The immigrants theme was ground-breaking in 1957 but that the issue remains timely gives the story a contemporary hook. While the basic story remains the same, there are some changes, Some lyrics and dialog are gently updated to reflect modern sensibilities and address old issues, which gives the film a more contemporary feel. Some songs are sung in a different order or even sung by a different character but the changes do not change the basic story or its audience appeal. These changes seamlessly blended in by using musical arrangements and singing style similar to the 1961 movie.

Casting is also different, as this version corrects some cringe-worthy choices in the original cast, by casting more Hispanics in those roles. Unlike the 1961 film, the stars do their own singing, and both Ansel Elgort and Rachel Zegler do well in that respect.

Dancing remains a strong point in this film, with several fast, colorful, pulse-raising production numbers that are highlights.
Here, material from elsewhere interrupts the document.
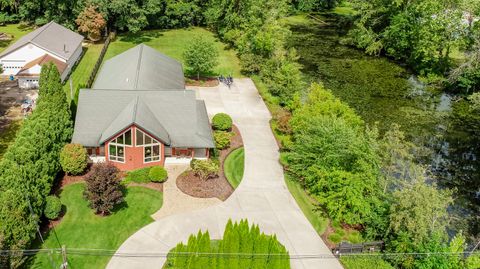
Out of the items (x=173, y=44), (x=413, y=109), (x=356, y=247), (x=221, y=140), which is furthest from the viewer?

While the leads are focal points for songs, the supporting characters lead the dance numbers with Mike Faist as Riff and Ariana DeBose as Anita soaring to impressive heights. Both are triple threats, excelling in acting, singing and dancing, particularly dancing for Faist and singing for DeBose.
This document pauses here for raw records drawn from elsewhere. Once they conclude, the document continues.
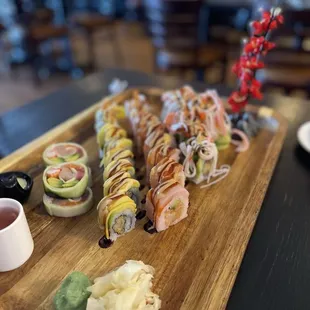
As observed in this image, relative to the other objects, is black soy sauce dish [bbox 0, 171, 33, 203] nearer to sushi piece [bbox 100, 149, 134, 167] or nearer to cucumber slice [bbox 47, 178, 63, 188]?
cucumber slice [bbox 47, 178, 63, 188]

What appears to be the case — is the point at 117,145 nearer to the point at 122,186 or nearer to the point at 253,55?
the point at 122,186

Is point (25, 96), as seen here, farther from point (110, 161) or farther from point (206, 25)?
point (110, 161)

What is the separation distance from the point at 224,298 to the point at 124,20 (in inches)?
282

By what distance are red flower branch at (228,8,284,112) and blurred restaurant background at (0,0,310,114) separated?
0.78 meters

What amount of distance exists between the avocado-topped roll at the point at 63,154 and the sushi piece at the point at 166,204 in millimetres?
341

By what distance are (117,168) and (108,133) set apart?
24 cm

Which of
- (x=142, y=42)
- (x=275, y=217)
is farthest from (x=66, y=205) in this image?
(x=142, y=42)

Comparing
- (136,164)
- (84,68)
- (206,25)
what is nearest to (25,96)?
(84,68)

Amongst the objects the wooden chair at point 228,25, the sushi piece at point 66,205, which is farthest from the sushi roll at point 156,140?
the wooden chair at point 228,25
This is a musical with so many memorable songs. Highlights include the “America” production number, now opened up on to the streets and even more colorful, and the very funny “Officer Krupke” number, now set in a police station retains its punch. The “Tonight” duet has all the romance audiences could want, and the opening “Jets” number retains all its energy, with a little extra menace added in.

The cinematography by the legendary Janusz Kaminski adds greatly to the film. The strong use of slanting light adds drama, the dance numbers are brilliant and electric, and the night time scenes are filled with stabs of light, from street lights, searchlights, and headlights, adding a jolt of electricity to many scenes.

While some will still cite the 1961 classic film as their favorite, a good case can be made that this one is the better film, meaning Spielberg and Kushner have pulled off the near-impossible – remaking a classic and topping the original.

WEST SIDE STORY opens Friday, Dec. 10, in theaters.